Challenging Canadian citizenship laws should be done through Parliament, rather than the courts. The dispute is a political one: the appellants are, in effect, disagreeing with Canada’s political structure as a constitutional monarchy. The Head of State is the Queen, and the law requiring the oath is a statute which has been passed by Parliament (and can thus also be repealed by Parliament). However, the appellants clearly have much broader concerns and would feel stymied by any interaction with the Crown. They must certainly feel wronged by living in a country in which the Monarch’s representative must assent to all laws passed by Parliament. It is spelled out in the Constitution that the Governor General declares:
[…] according to his Discretion […] either that he assents thereto in the Queen’s name, or that he withholds the Queen’s Assent, or that he reserves the Bill for the signification of the Queen’s Pleasure.
All provincial laws must also be granted assent by the Queen’s provincial representatives, the Lieutenant Governors.
Surely, the applicants in this case must be offended merely by being physically present in Canada. By setting foot in the country, these individuals have consented to be bound by the laws of the land. And, ironically, all laws of the land are scrutinized, albeit symbolically, by the Crown.
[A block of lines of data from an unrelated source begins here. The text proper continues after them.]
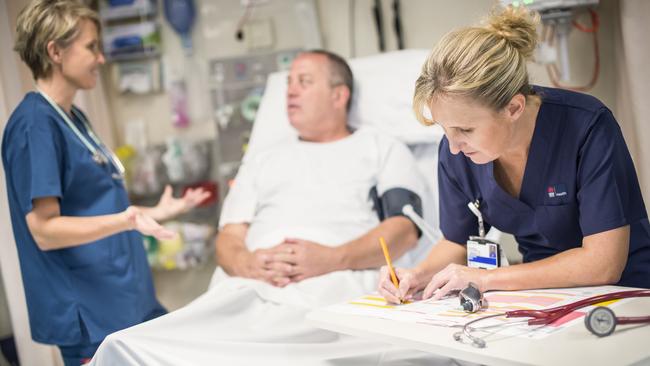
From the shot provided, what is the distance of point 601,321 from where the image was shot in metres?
1.10

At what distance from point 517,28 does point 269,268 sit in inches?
42.1

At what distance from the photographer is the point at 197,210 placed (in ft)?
11.2

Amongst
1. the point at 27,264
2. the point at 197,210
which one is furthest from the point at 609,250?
the point at 197,210

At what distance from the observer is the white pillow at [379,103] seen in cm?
254

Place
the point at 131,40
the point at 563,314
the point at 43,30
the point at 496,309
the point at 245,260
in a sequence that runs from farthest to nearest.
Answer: the point at 131,40, the point at 245,260, the point at 43,30, the point at 496,309, the point at 563,314

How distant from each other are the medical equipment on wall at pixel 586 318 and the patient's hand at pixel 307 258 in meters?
0.91

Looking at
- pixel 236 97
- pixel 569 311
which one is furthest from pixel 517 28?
pixel 236 97

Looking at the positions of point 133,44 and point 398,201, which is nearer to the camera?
point 398,201

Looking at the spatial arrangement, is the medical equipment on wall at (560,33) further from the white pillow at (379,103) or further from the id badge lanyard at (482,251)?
the id badge lanyard at (482,251)

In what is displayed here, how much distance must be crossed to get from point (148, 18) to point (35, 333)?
1934mm

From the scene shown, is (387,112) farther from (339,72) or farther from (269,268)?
(269,268)

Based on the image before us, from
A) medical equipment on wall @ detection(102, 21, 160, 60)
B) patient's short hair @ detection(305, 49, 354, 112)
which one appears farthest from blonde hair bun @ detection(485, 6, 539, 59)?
medical equipment on wall @ detection(102, 21, 160, 60)

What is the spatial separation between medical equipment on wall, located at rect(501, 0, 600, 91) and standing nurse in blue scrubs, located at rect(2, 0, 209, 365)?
138 centimetres

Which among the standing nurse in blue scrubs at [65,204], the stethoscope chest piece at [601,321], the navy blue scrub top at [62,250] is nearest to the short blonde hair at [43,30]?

Section 17 of the Constitution states that “there shall be one Parliament for Canada, consisting of the Queen, an Upper House styled the Senate, and the House of Commons.” Section 9 declares that the executive power is “vested in the Queen.” The Queen is the Commander in Chief of the Armed Forces. Section 91, an important clause granting powers to the federal government, begins:
It shall be lawful by the Queen, by and with the Advice and Consent of the Senate and House of Commons, to make Laws for the Peace, Order, and good Government of Canada
The applicants are more than welcome to rally for constitutional change. Modifying the relationship of the Crown in Canada is not something that can be properly implemented through the courts. The courts, while possessing broad powers to nullify laws, cannot nullify the Constitution. For matters which affect the office of the Queen, Governor General, or Lieutenant Governors, resolutions must be passed in all provincial legislatures and both houses of the federal Parliament.
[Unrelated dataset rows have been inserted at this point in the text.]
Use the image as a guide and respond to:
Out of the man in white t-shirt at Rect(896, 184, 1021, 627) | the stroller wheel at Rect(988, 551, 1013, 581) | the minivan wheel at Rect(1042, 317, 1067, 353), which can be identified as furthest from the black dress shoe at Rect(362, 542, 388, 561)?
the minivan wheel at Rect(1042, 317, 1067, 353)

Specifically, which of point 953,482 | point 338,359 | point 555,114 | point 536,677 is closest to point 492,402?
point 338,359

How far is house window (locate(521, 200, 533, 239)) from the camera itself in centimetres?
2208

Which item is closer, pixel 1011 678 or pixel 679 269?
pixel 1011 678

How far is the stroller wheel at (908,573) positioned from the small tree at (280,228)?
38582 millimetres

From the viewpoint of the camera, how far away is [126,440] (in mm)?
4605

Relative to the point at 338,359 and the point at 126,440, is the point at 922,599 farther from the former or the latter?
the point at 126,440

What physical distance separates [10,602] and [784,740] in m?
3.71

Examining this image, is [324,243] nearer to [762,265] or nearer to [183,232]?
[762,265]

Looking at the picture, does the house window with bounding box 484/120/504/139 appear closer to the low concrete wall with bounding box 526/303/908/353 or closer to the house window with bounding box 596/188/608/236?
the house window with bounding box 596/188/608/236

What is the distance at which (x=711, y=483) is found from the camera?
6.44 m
The citizenship oath has also been challenged on the grounds that it is discriminatory: the applicants allege that persons born in Canada are automatically Canadian citizens, and that the oath is an “additional burden” on those born outside of Canada. The majority in the federal court case noted that:
This is a meaningless comparison of groups. Birth-citizens are not, of course, required to take an oath of allegiance because they need not submit to a process to obtain the citizenship they already have. Their exemption, as it were, is not one from the oath itself, but from the citizenship process.
The majority also stated that to consider the exemption a “coercive burden” would be akin to trivializing the Charter.
Additionally, it is incorrect to claim that swearing an oath of allegiance to the Queen would prevent an individual from engaging in political activities. The Constitution allows the office of the Queen or her representatives to be modified. There is thus a legitimate constitutional method to modify or abolish the relationship between Canada and the Crown. The majority in the Roach case found that:
It is a matter of common sense and common consent that it is neither unconstitutional, nor illegal, nor inappropriate to advocate the amendment of the Constitution.
Advocating for such change, the judge stated, would be constitutionally protected and would not violate the oath to the Queen. Taking the oath in no way prevents individuals from advocating for the abolition of the monarchy, so long as the method is not violent or revolutionary.
Becoming a Canadian citizen is a privilege, not a right, and it comes with rules and responsibilities. If the appellants are insulted by the oath and Canada’s constitutional monarchy, there is nothing forcing them to stay here.